Originally Posted by *ionstorm66* 
Do pfsense routers count?

ehh yes and no... anything interesting about yours?

and Xraven771 welcome to the club


----------



## Freekers

May I say that I lolled so hard that I almost fell of my chair while reading trough this topic and watching pictures ?
But, I have to admit, those things run very hot during summer and the idea is good ! I like it ! Heck, I might even try it !
Thanks for the inspiration !


----------



## Xraven771

Quote:


Originally Posted by *k4m1k4z3* 
Wow, that's quite a hack-job.








You shouldn't have any more heat problems on that... even if the fan dies. It has plenty of ventilation.

late reply but yeah dose the job and less connection problems now like disconnected and also the fan on it is really quiet so don't really know its on


----------



## ionstorm66

My WRT54GS v5
CPU: Broadcom BCM5352 over clocked to *250 Mhz*
RAM: 128 Megabits synchronous DRAM @ 166MHz
ROM: Custom added Macronix 32 megabit Flash ROM
Fan: Stock AMD Phenom II heat sink fan.

▬▬▬▬▬▬▬▬▬▬

## Problem 1
According to the router modding thread, what speed is ionstorm66's Broadcom BCM5352 overclocked to?
## Problem 2
Extend the router modding thread by continuing it from its final line.

## Listed entries

▬▬▬▬▬▬▬▬▬▬

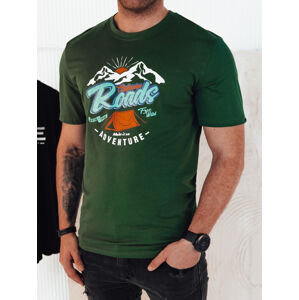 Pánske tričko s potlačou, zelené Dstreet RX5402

▬▬▬▬▬▬▬▬▬▬

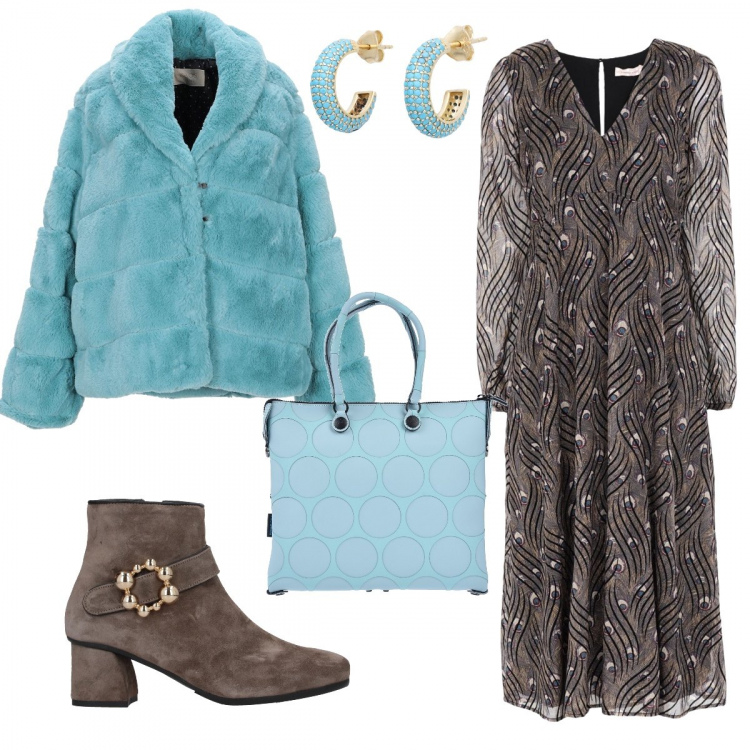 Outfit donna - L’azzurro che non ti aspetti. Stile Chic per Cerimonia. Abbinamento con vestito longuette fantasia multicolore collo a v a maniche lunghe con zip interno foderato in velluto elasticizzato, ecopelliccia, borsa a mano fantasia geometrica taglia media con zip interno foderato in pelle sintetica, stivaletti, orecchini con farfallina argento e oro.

▬▬▬▬▬▬▬▬▬▬

## Your response 1
250 MHz

## Your response 2
Heatsink: Old P4 chipset heatsink.


----------



## floodx

Quote:


Originally Posted by *ionstorm66* 
My WRT54GS v5
CPU: Broadcom BCM5352 over clocked to *250 Mhz*
RAM: 128 Megabits synchronous DRAM @ 166MHz
ROM: Custom added Macronix 32 megabit Flash ROM
Fan: Stock AMD Phenom II heat sink fan.
Heatsink: Old P4 chipset heatsink.









No wonder you need increased ventilation! Look at that mess of wires!


----------



## ionstorm66

Well the bottom and top vents next to the fan are blocked off with tape so that the fan blows air at me, which helps keep me cool as well







.


----------



## repo_man

I just modded mine yesterday with some heatsinks. I'll have to post pics. No fan on it yet but I did drill out the holes and add the aforementioned heatsinks!


----------



## djcjrobb

My class project was to install DD-WRT Linux on a router. I took this a step farther by adding water cooling.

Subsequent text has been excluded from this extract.